Retour à la compétition
En 1995, la société R.O.C de Serge Rosset qui fait alors courir des Yamaha semi-officielles se rapproche d’Elf pour la conception d’une nouvelle machine de course. C’est la naissance de l’Elf 500 qui est conçue dans les locaux de ROC avec l’aide des ingénieurs Elf. Dès les premières courses, l’Elf 500, sponsorisée par Pepsi, connait quelques ennuis mécaniques et l’équipe doit retravailler la machine en vue de la saison 1997.

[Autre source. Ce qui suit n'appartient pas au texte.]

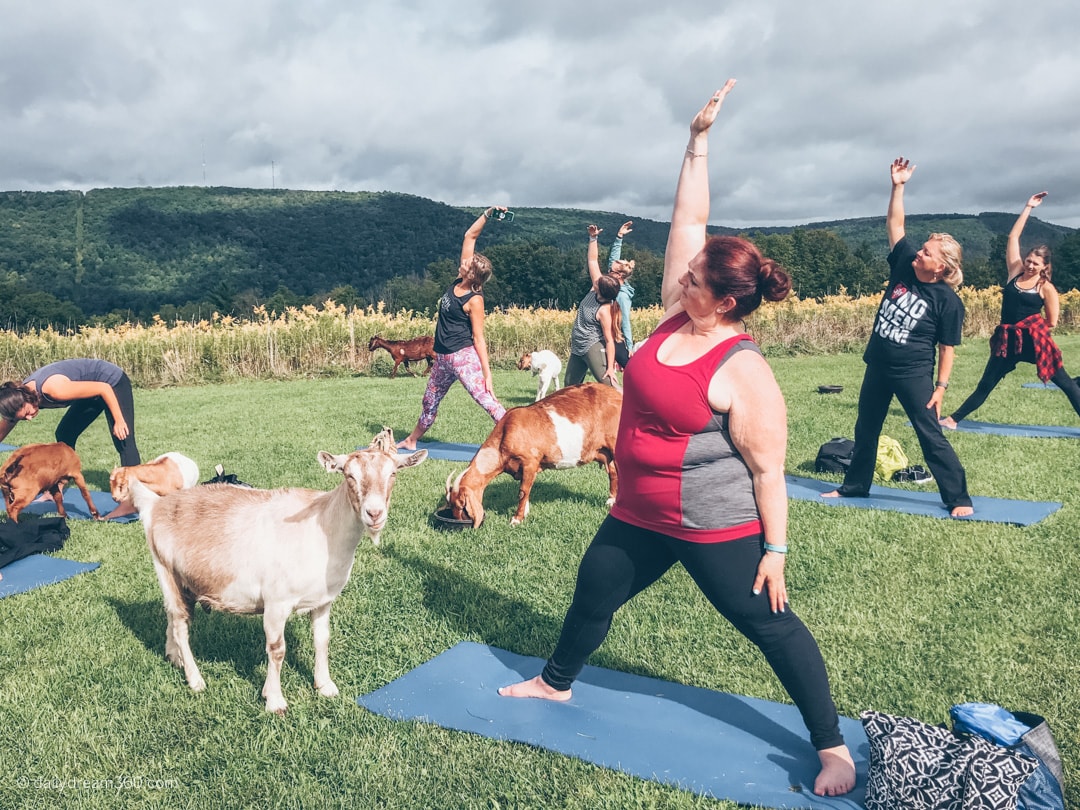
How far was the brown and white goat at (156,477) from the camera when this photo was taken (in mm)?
7596

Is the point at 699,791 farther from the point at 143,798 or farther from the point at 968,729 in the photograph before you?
the point at 143,798

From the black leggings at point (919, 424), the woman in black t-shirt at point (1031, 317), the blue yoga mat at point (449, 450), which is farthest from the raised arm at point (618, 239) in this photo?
the woman in black t-shirt at point (1031, 317)

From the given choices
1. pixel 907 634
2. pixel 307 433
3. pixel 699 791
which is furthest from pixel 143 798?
pixel 307 433

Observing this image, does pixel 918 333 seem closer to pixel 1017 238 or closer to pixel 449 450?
pixel 1017 238

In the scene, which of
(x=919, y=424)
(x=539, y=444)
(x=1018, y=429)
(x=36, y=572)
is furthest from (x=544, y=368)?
(x=36, y=572)

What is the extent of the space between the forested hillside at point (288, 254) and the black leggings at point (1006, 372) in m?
54.6

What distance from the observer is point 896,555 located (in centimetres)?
641

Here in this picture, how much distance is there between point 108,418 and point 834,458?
27.0 ft

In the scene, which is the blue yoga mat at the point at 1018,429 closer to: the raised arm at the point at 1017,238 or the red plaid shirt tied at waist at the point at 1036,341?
the red plaid shirt tied at waist at the point at 1036,341

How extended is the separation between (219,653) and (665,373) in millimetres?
3468

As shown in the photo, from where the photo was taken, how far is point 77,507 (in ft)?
28.0

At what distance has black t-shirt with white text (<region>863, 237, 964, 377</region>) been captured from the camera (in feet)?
23.0

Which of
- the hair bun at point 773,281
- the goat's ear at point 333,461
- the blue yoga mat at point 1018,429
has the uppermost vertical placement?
the hair bun at point 773,281

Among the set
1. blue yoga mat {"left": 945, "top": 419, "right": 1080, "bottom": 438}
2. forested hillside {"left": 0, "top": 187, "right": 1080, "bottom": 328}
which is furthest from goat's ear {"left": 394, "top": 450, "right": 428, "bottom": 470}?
forested hillside {"left": 0, "top": 187, "right": 1080, "bottom": 328}
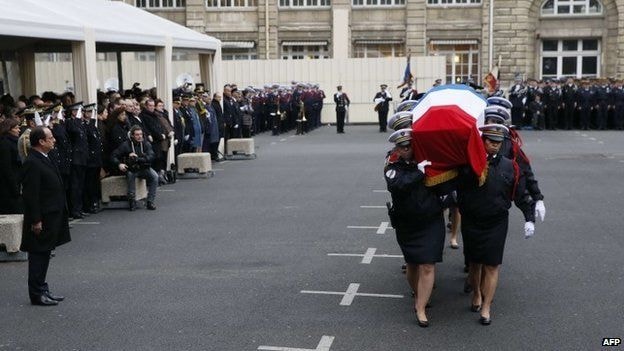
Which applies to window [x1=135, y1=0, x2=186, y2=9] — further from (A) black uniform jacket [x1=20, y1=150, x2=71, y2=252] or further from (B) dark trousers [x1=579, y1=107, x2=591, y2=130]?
(A) black uniform jacket [x1=20, y1=150, x2=71, y2=252]

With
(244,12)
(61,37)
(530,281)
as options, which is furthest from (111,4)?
(244,12)

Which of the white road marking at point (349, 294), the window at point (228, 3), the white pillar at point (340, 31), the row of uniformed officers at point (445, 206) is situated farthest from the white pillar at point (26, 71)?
the window at point (228, 3)

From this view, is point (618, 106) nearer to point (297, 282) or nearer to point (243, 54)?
point (243, 54)

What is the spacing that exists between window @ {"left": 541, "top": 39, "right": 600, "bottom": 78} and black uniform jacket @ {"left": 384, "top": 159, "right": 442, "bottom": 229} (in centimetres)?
3507

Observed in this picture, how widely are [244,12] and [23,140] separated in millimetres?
32180

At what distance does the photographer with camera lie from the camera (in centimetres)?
1349

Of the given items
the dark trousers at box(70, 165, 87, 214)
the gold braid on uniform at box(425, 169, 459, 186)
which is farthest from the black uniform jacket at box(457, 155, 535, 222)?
the dark trousers at box(70, 165, 87, 214)

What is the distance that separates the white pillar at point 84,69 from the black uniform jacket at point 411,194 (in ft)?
27.9

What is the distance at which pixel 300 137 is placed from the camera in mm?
27797

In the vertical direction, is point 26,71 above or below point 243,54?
below

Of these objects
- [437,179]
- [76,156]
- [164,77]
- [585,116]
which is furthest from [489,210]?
[585,116]

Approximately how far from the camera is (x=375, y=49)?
40.6 metres

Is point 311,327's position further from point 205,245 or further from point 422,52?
point 422,52

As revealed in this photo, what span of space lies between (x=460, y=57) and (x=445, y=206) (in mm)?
33871
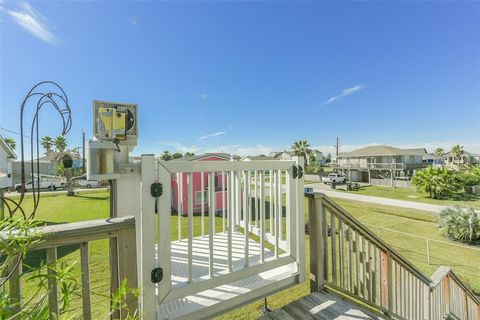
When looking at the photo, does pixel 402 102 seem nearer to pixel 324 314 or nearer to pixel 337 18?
pixel 337 18

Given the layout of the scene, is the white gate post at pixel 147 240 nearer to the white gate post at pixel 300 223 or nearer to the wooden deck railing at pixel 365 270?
the white gate post at pixel 300 223

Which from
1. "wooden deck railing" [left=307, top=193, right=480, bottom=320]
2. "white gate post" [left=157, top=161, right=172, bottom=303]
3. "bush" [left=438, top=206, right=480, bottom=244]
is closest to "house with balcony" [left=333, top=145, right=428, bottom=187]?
"bush" [left=438, top=206, right=480, bottom=244]

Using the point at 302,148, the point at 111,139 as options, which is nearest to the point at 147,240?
the point at 111,139

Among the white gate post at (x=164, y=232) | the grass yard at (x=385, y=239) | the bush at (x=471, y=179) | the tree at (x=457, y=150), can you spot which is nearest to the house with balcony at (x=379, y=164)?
the tree at (x=457, y=150)

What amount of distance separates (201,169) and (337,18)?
10845 mm

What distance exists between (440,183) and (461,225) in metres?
9.42

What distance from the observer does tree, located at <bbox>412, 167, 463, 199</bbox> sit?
14055mm

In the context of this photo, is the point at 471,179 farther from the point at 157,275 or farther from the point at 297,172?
the point at 157,275

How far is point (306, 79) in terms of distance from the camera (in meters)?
17.0

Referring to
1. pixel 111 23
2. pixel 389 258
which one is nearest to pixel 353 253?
Answer: pixel 389 258

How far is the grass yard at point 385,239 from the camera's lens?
3.32 metres

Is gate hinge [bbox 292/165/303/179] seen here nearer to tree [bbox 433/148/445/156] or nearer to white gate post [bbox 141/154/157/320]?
white gate post [bbox 141/154/157/320]

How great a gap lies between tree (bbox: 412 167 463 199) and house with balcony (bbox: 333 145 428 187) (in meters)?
7.53

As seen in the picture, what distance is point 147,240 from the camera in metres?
1.24
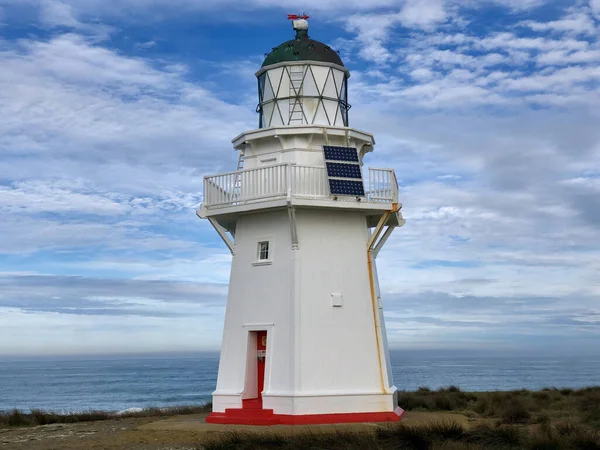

Avec une sixième place au classement, l’année 1997 marque une nette amélioration mais Elf décide de cesser le développement de ses motos. La société revend son projet à Kenny Roberts qui fait courir l’Elf 500 deux autres saisons sous le nom de Muz. Les résultats sont plutôt bons mais la machine commence à être obsolète et sa carrière cesse définitivement en 2001.
Les motos de course ELF
- ELF X - 1978/79
- ELFe - 1980/83
- ELF2 - 1984/85
- ELF2A - 1985
- ELF2B et ELF2C - 1986
- ELF3 - 1986
- ELF4 - 1987
- ELF5 - 1988
Commentaires
Il me semble que les débuts de la "carrière" de Ron Haslam sur la Elf ne sont pas entièrement mentionnés, tout comme l'excellent potentiel de cette moto en Endurance.